For example, I was discussing adding machines, trucks, etc., and combining such with equipment financing and Section 179. Now, while those are perfectly good ways to improve your business, a strong economy, combined with excellent equipment financing rates and a robust Section 179 deduction can mean improving your company in some less “obvious” ways.
To give an example, is your business one that has a waiting area, either for customers or corporate visitors? How is that waiting area looking these days? Can it use some freshening up? I’ll bet it can, because a waiting area is not something that is directly tied to revenue, so it doesn’t get thought of very often. Yet it will influence how your company is perceived, and ultimately will be reflected in the bottom line (albeit indirectly.) Some new seats, couches, and televisions / vending machines can make a big difference, and right now is a great time to do this.
Conversely, your company’s exercise area (if you even have one) is a place that could probably use an update.
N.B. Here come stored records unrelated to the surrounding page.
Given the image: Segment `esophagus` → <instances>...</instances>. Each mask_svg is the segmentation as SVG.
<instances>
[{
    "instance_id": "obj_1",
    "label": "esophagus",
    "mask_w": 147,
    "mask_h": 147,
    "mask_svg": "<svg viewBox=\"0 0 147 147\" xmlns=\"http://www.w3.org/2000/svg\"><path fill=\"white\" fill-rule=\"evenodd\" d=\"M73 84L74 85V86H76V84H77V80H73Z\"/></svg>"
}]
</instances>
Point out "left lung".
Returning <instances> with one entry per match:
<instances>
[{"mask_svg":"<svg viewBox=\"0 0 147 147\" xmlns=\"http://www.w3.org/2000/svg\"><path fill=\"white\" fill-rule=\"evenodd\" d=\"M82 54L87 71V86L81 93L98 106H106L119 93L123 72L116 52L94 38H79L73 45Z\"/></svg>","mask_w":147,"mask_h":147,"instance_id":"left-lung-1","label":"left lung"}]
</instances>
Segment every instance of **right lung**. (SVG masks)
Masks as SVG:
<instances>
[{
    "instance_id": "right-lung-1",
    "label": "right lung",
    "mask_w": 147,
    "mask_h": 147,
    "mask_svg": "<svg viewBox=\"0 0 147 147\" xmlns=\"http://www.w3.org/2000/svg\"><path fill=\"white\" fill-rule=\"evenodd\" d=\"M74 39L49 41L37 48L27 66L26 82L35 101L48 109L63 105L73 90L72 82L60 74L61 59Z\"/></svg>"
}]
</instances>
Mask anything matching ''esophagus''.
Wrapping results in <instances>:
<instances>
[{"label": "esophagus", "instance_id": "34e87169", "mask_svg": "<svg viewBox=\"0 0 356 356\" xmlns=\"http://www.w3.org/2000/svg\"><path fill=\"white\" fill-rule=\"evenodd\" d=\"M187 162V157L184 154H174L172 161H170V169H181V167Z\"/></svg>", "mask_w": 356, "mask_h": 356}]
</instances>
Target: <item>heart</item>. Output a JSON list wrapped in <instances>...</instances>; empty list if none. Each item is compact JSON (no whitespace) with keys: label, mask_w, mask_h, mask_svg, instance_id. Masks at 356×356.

And if you don’t have one, now is the perfect time to put one in. Study after study has shown this not only helps in overall employee happiness, but it also has a positive effect on your employees’ overall health. And happy, healthy employees better contribute to your bottom line.
Employee lounge / break area / cafeteria – again, these are areas that don’t directly tie to revenue, so sometimes they get pushed aside. But these are great company upgrades to make when revenues are strong and equipment financing rates are low. Plus, most of this equipment qualifies for Section 179, meaning you can deduct the entire cost.
So yes, improving your company doesn’t always mean buying new production machines. An exercise room and a vending machine (that hopefully sells healthy snacks) are improvements that can pay dividends for years.